YOUR INSTRUCTIONS:
Change "lowest" to "highest" in the data, starting with the line that contains "This image file" and going on through the line that contains "which is lowest?". Give back only those lines, with nothing else altered.
---*---
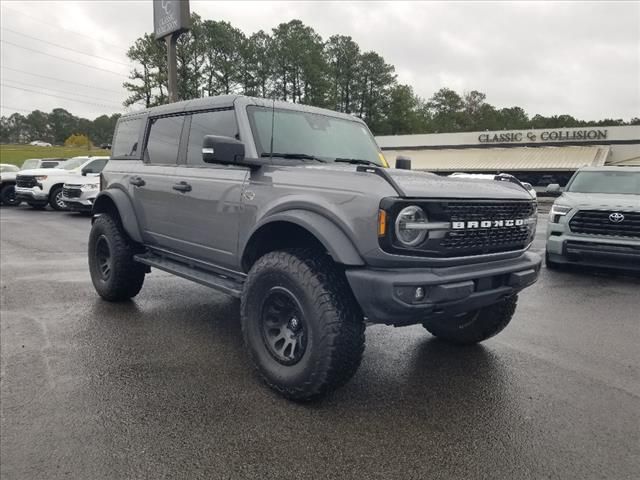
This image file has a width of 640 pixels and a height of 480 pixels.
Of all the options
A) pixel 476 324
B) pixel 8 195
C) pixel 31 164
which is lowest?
---*---
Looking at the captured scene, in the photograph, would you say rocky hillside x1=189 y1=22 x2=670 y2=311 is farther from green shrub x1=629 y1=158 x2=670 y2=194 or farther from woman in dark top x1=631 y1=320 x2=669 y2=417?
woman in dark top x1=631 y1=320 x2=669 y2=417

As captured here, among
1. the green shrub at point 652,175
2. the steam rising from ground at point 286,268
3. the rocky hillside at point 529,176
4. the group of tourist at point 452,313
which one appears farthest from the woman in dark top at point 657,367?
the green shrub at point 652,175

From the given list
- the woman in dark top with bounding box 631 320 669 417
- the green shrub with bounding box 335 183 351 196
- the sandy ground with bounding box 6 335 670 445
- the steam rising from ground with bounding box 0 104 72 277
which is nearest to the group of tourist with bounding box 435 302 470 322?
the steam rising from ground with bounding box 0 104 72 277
---*---
RESULT OF THIS TASK:
This image file has a width of 640 pixels and a height of 480 pixels.
Of all the options
A) pixel 476 324
B) pixel 8 195
C) pixel 31 164
which is highest?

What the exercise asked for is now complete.